> Excerpt provided
------------------------------------------------------------

On Sunday, it's a rerun of a different—and more welcome—kind. Walt Disney's World (7:30 p.m., NBC) begins a series of repeats of "Davy Crockett—Indian Fighter," starring Fess Parker and Buddy Ebsen, which fjrst aired as the eighth episode of ABC's Disneyland on December 15, 1954. The series of five episodes, which ran in 1954-55, was a huge hit, reintroducing Crockett as a national legend, making a star out of Parker, and making a rich(er) man out of Walt Disney; by the end of 1955, "Americans had purchased over $300 million worth of Davy Crockett merchandise, including coonskin caps and bubble gum cards." The NBC repeats mark the first time that the Crokett episodes have ever been seen on TV in color.

One of the rare original programs this week is an NBC news inquiry into the Pueblo incident. (Monday, 7:30 p.m.) The Pueblo, for those of you who may have forgotten (1968 was a busy year, after all) was an American spy ship captured by North Korea in January 1968, a week before the start of the Tet Offensive in Vietnam. The crewmen of the Pueblo were held for 11 months before beng released, and the ship's captain, Lloyd Bucher, was repeatedly tortured by the North Koreans; Bucher and his crew were eventually released after 11 months, although the ship remains with the North Koreans to this day. The documentary, reported by Frank McGee, focuses on why the ship wasn't better protected, why the government didn't respond more forcefully, and why more classified documents weren't destroyed. It's not one of the more shining moments in American history.

------------------------------------------------------------

> Data provided

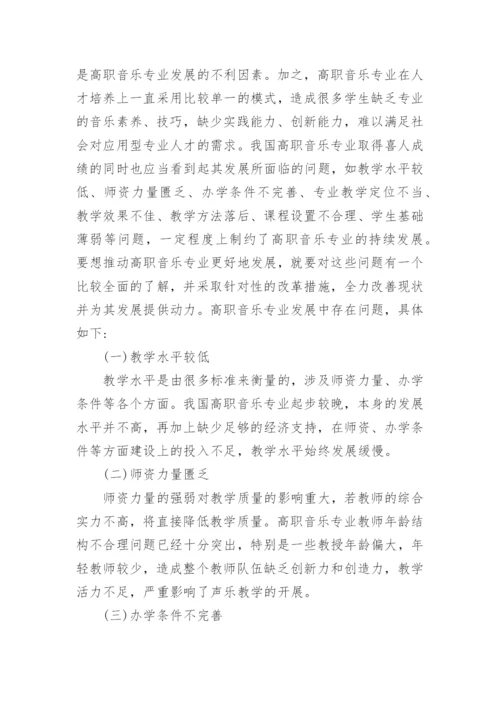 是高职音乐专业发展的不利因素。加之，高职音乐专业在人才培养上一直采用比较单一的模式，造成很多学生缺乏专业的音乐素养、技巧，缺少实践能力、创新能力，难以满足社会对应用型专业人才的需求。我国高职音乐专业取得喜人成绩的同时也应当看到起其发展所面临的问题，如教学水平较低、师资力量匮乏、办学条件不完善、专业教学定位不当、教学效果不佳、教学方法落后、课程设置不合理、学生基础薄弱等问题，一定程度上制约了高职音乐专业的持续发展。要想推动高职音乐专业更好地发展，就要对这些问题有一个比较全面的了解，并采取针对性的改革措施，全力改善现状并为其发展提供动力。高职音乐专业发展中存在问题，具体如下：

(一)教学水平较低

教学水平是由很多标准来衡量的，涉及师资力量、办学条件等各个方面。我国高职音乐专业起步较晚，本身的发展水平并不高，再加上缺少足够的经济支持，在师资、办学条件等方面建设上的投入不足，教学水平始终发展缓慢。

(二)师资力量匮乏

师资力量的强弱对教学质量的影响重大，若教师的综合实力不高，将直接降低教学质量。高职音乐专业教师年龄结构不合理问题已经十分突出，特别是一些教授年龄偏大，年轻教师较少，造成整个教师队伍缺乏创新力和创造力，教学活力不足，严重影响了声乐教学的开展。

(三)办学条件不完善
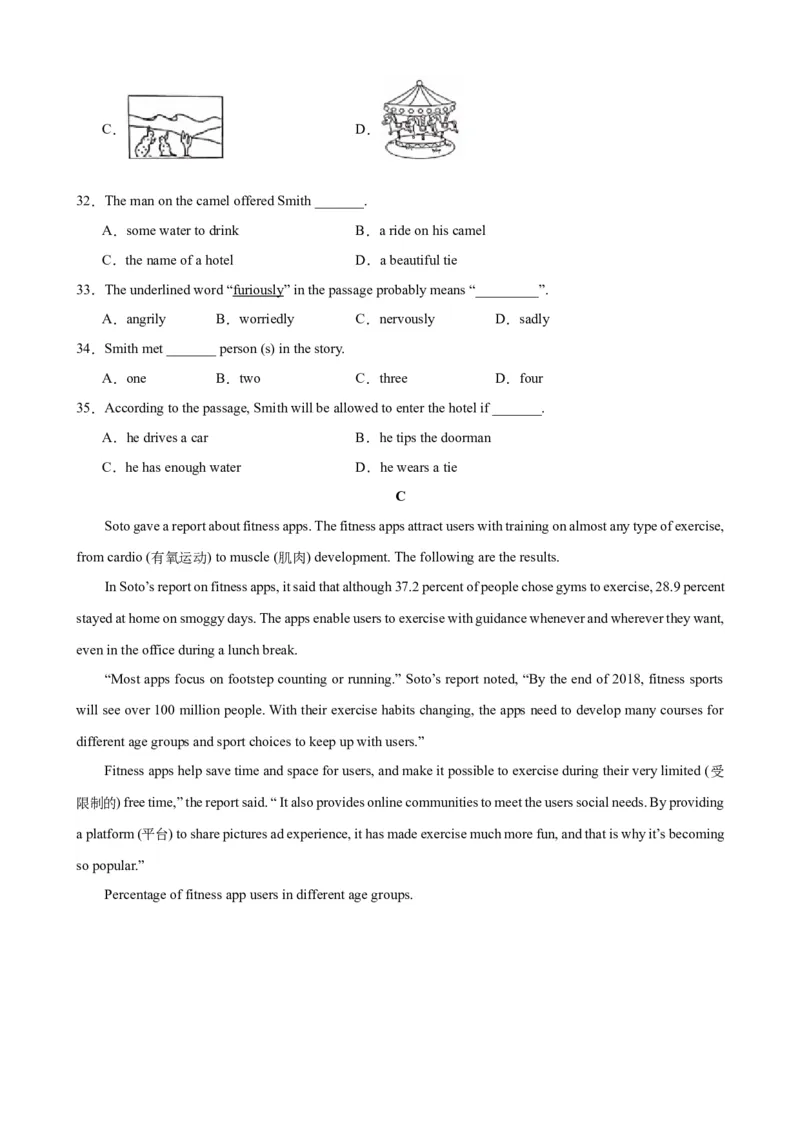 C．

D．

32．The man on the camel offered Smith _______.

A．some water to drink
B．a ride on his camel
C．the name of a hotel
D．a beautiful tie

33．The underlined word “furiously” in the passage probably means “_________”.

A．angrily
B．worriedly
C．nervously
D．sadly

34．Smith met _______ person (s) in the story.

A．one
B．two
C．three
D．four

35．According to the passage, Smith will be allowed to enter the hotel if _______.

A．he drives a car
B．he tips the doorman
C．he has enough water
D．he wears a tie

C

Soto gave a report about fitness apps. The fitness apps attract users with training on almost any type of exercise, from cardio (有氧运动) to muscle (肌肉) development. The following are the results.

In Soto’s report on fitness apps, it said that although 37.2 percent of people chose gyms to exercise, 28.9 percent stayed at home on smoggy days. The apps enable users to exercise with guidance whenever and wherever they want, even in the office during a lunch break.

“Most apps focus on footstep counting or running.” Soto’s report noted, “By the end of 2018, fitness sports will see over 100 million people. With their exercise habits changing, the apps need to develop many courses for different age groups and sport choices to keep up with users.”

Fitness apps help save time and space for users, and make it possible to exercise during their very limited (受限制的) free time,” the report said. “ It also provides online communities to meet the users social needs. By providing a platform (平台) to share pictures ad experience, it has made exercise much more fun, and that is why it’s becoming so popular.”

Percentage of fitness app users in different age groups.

------------------------------------------------------------

> Tasks to complete
A. For each statement about the TV listings excerpt, answer yes or no and quote the exact words from it that decide the matter. (i) The Davy Crockett story first aired on ABC's Disneyland in December 1954. (ii) The Pueblo was captured a week after the Tet Offensive began. (iii) Frank McGee reported the NBC documentary on the Pueblo.
B. Answer these questions from the TV listings excerpt, one answer per line:
(i) Who starred with Fess Parker in "Davy Crockett—Indian Fighter"?
(ii) How many episodes did the series that ran in 1954-55 have?
(iii) Who was the captain of the Pueblo?
C. Please carry the TV listings excerpt on from its final sentence.
The data has no connection to the TV listings excerpt.

> Expected responses
A.
(i) Yes: "as the eighth episode of ABC's Disneyland on December 15, 1954"
(ii) No: "a week before the start of the Tet Offensive in Vietnam"
(iii) Yes: "reported by Frank McGee"

B.
(i) Buddy Ebsen
(ii) Five
(iii) Lloyd Bucher

C.
On Tuesday, a rerun of the Star Trek episode "The Lights of Zetar" (7:30 p.m., NBC) stands out for one reason: the script is written by puppeteer Shari Lewis and her husband Jeremy Tarcher. I don't suppose we should be surprised, since she wrote more than 60 books for children, but as far as I know, this represents her only foray into this kind of teleplay. We shouldn't discount her husband's contribution to this,either: his sister is novelist Judith Krantz. Later, in one of those "failed-pilot playhouse" presentations, Kerwin Mathews and Cal Bellini star as a couple of paranormal private investigators hired by Marj Dusay to rid her mansion of ghosts in In the Dead of Night (8:30 p.m., ABC). It's co-produced by Dan Curtis; I'm surprised the network didn't pick it up. You'll have to skip this week's edition of Liberace's summer variety show to see it, though; Lee's guests are French singer Sacha Distel, comedian Stu Gilliam, British singer Anita Harris and the Duke of Bedford, who shows pictures of his ancestral home Woburn Abbey. (8:30 p.m., CBS). Maybe there's a reason for all those summer reruns after all.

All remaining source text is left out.